Fleets can also be transported to other planets for the purpose of attacking. This can be a relatively slow process, so jump lanes have been introduced to streamline things. It's not an instant warp, as the path must be followed in a linear process. Once you arrive at your destination, you can opt to enter into battle automatically or manually. The CPU tallies your relative strength and positioning, and plays the battle out accordingly, similar to that of a turn-based battle. If you're severely overwhelmed by enemy forces, manually controlling the battle won't help you at all. It only feels as though you have the ability to do something.
So convincing is the A.I. that you will be hard pressed to differentiate between a real player. Not only does the enemy put up a good fight, but the other races that you interact with form dynamic relationships with you. If you piss them off, you're going to get burned down the line. On the other hand, if you help them out, either by assisting them in battle or giving them technologies, you can count on them to repay the debt, often without prompting. But unpredictability is also a part of human nature and the A.I. can form an alliance with another race and turn on you when you least expect it. It's all part of the game.
Space pirates are a non-playable race, but that doesn't mean they won't play you. These pirates will attack you randomly and can really do some damage to your fleet as well as your finances. The black market plays a large role for revenue sourcing. Surplus resources and commodities can be turned into cash which can be used to replenish the coffers from the pirate attacks, or used to pay for the bounty that you put on the other factions. This will cause the pirates to attack them instead, hopefully weakening them for an attack from you.
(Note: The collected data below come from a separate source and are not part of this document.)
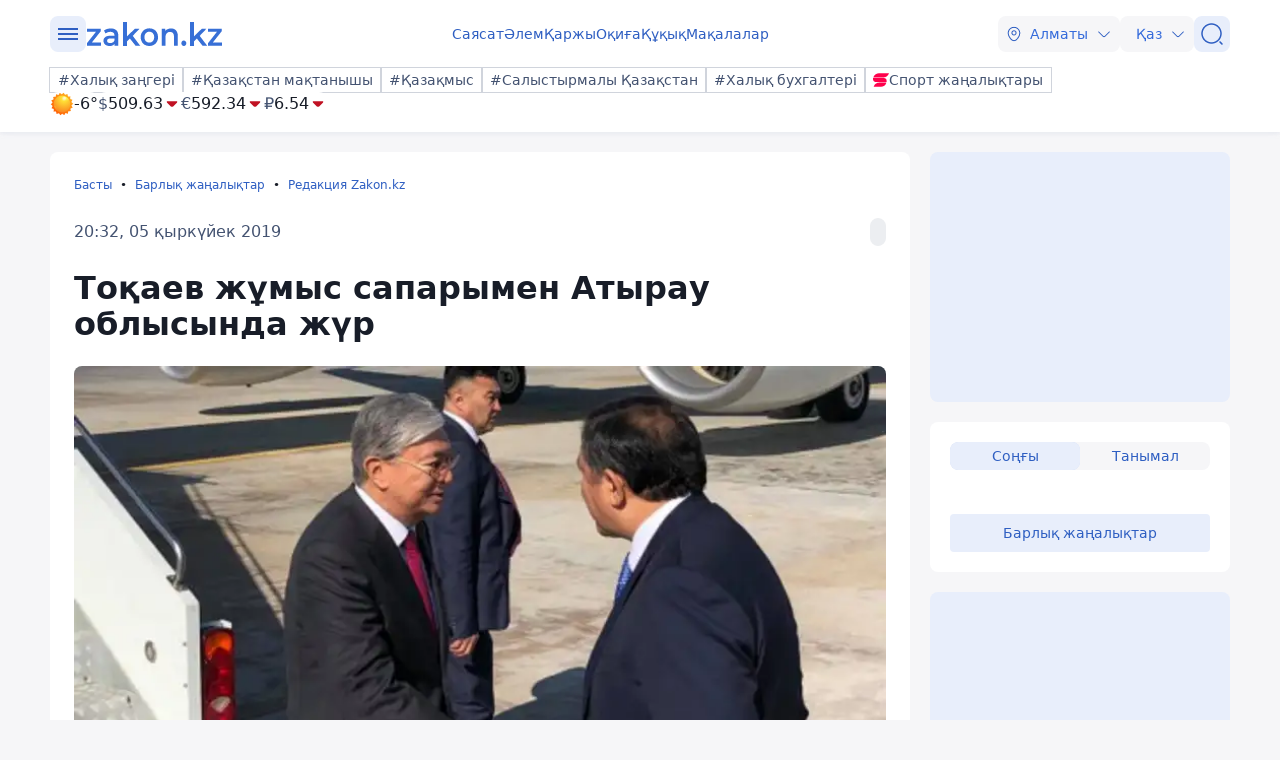

--- FILE ---
content_type: image/svg+xml
request_url: https://kaz.zakon.kz/svg/quote.svg
body_size: 772
content:
<svg width="24" height="24" viewBox="0 0 24 24" fill="none" xmlns="http://www.w3.org/2000/svg">
<path d="M16.19 2H7.81C4.17 2 2 4.17 2 7.81V16.18C2 19.83 4.17 22 7.81 22H16.18C19.82 22 21.99 19.83 21.99 16.19V7.81C22 4.17 19.83 2 16.19 2ZM11.61 14.84C11.61 15.93 10.76 16.78 9.67 16.78H8.19C7.12 16.78 6.25 15.91 6.25 14.84V12.17C6.25 9.09 6.92 8.4 8.71 7.34C8.83 7.27 8.96 7.24 9.09 7.24C9.35 7.24 9.6 7.37 9.74 7.61C9.95 7.97 9.83 8.43 9.48 8.64C8.27 9.34 7.85 9.6 7.77 11.41H9.68C10.77 11.41 11.62 12.26 11.62 13.35V14.84H11.61ZM17.75 14.84C17.75 15.93 16.9 16.78 15.81 16.78H14.32C13.25 16.78 12.38 15.91 12.38 14.84V12.17C12.38 9.09 13.05 8.4 14.84 7.34C14.96 7.27 15.09 7.24 15.22 7.24C15.48 7.24 15.73 7.37 15.87 7.61C16.08 7.97 15.96 8.43 15.61 8.64C14.4 9.36 13.98 9.62 13.9 11.43H15.81C16.9 11.43 17.75 12.28 17.75 13.37V14.84V14.84Z" fill="#356BDB"/>
</svg>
Even the smaller galaxies are huge, or maybe it just seems that way as it takes your fleet a long time to cross it. The planets are large and filled with detail. You are able to zoom in to the planet's surface to keep an eye on your colony and its industries. There isn't a lot of excess micromanagement, but it's nice to be able to focus on something specific and be allowed to tweak it. The menus and interface are relatively easy to use, although I suggest getting used to the Empire tree interface. It's collapsible, so interference with the graphics is minimal. The ships are well detailed and highlight each of the race's distinct attributes. The voiceovers may be a little trite, but the sound effects are realistic and powerful. The music is ambient and conveys a sense of majestic boundlessness.
Combining elements from different genres is a risky proposition, but Ironclad has managed to create a truly unique hybrid with Sins of a Solar Empire. It may leave purists of either genre confused, but it will undoubtedly cultivate a following of its own.